Por donde pasa trastoca la cotidianidad. Puertas que se cierran pues si se forma una trifulca, tan comunes como la propia conga, la gente coge despavorida para donde sea, llegando a entrar a las moradas. Incluso en medio de un festival de puñaladas la gente corre sonriendo. Hasta eso forma parte del misticismo de una conga.
Hay quien prefiere vivir la conga 'en la caliente'. Esto significa estar en el justo lugar donde los tambores no te dejan ni respirar. Están aquellos que optan por verla de lejos, sin entrar, pero que aun así mueven el esqueleto. También están los que se “meten”, pero se quedan detrás, donde es más seguro, o cerca de la policía.
En una conga santiaguera pasa de todo… Es una de las leyendas más complejas para los que la viven. En ella mujeres y hombres se exponen a ser agredidos, acuchillados y maltratados por la turba de personas que se congregan en la calle de una ciudad que tiene la fama de ser de las más calientes del país.
La conga es un espacio donde se pagan las culpas o se crean nuevos pecados. Todo lo que se debe en el año se paga en el medio de la invasión, desde las deudas de sangre hasta las infidelidades.
Es momento de demostración de guapería, donde no faltan los cuchillos y una buena botella de ron, por eso los tocadores de la invasión son protegidos por los agentes del orden público, porque ellos forman parte de esa cultura y de la tradición popular, de que quien la hace la paga en la conga o en la Invasión.
La conga es además, a mi juicio, machista por excelencia.
A ella, aunque parezca de locos, se lleva a los niños en brazos, en el hombro, en el cuello, porque “introducirlos” en ese mundo forma parte del ser santiaguero, ser un hijo de la tierra caliente, es casi una ofrenda a la cultura. Ahí aprenden de toques, de evoluciones… y hasta de un poco de locura.
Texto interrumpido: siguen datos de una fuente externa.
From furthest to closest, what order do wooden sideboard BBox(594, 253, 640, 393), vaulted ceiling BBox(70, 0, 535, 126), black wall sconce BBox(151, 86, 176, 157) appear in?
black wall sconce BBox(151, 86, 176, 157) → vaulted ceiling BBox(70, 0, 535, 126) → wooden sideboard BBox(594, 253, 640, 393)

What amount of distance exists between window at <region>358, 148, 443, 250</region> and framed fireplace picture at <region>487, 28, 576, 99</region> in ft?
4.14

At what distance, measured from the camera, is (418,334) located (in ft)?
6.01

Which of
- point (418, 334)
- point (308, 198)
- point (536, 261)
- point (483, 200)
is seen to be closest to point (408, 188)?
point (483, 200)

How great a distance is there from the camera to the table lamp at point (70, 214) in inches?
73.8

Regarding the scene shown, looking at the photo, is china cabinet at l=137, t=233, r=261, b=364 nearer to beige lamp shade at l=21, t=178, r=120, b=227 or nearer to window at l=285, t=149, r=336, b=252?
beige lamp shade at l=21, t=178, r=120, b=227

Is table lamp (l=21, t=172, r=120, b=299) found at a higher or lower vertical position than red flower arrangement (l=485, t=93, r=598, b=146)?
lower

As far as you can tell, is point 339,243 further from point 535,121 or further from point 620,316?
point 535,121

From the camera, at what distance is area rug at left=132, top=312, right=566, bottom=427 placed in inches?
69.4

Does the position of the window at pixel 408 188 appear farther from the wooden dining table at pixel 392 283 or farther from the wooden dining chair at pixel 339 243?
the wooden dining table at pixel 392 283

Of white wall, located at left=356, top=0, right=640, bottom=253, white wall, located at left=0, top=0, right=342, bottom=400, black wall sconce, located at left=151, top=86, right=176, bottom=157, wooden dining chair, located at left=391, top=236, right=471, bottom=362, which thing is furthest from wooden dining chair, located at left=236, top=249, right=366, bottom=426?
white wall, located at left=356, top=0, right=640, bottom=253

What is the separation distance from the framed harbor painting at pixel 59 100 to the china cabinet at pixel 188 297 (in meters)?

Muchos, hasta sin haber nacido, ya sienten a través de la piel de sus madres el sonido gangoso de la corneta china.
La conga es espontánea y querida. Por su masividad puede compararse con un desfile del primero de mayo, aunque a diferencia de este último, solo la corneta china anuncia el hecho, y todos la reciben, sin reuniones ni recogida de firmas.
Ser santiaguero es ser conguero. Hasta el de más prístina blancura y fineza se mueve con la conga, o se acerca a ella para mirarla, y sus hijos dilectos, simplemente la aman.